Description of the task>
List every distinct MATLAB function called in the code of the Matlab row-sorting thread below.

Page extract>
问题
Here's a small example of what I want. Given the following array:
1 1 2
2 2 1
1 1 1
1 1 6
Sorted (row sum is shown in parenthesis):
1 1 6 (8)
2 2 1 (5)
1 1 2 (4)
1 1 1 (3)
Is there a quick way to achieve this in Matlab?
回答1:
Since sort
returns the indexes in order as well as the sorted matrix, you can use these indices to access the original data -- try this:
% some data
A = [
1 1 2;
2 2 1;
1 1 1;
1 1 6;
];
% compute the row totals
row_totals = sum(A,2);
% sort the row totals (descending order)
[sorted, row_ids] = sort(row_totals, 'descend');
% and display the original data in that order (concatenated with the sums)
disp([A(row_ids,:), row_totals(row_ids)])
>>>
1 1 6 8
2 2 1 5
1 1 2 4
1 1 1 3
回答2:
The ugliest one-liner I could come up with:
>> subsref( sortrows( [sum(A,2) A], -1 ), struct('type','()','subs',{{':',1+(1:size(A,2))}}) )

Data shown>

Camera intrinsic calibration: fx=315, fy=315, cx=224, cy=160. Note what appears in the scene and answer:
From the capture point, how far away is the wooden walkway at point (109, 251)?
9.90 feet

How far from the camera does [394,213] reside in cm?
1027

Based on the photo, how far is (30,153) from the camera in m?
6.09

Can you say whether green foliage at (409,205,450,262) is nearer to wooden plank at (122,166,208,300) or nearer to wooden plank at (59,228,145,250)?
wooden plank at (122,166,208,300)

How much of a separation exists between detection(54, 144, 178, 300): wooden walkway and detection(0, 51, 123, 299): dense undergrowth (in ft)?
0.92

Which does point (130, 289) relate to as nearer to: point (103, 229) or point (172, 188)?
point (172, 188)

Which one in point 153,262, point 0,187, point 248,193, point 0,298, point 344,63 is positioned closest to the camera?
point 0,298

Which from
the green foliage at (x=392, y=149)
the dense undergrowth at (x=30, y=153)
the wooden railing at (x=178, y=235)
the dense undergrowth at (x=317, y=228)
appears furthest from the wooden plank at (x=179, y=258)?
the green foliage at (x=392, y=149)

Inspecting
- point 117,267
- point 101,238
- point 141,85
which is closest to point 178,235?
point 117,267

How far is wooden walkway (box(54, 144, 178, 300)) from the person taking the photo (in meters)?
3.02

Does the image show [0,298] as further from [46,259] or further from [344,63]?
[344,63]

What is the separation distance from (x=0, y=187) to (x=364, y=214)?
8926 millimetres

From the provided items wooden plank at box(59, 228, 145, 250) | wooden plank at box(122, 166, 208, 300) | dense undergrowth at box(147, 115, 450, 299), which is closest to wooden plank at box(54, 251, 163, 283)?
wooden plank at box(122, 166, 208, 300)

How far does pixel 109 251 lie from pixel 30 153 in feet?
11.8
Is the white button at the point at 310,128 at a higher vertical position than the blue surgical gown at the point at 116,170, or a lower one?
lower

Completed exercise>
sum, sort, disp, subsref, sortrows, struct, size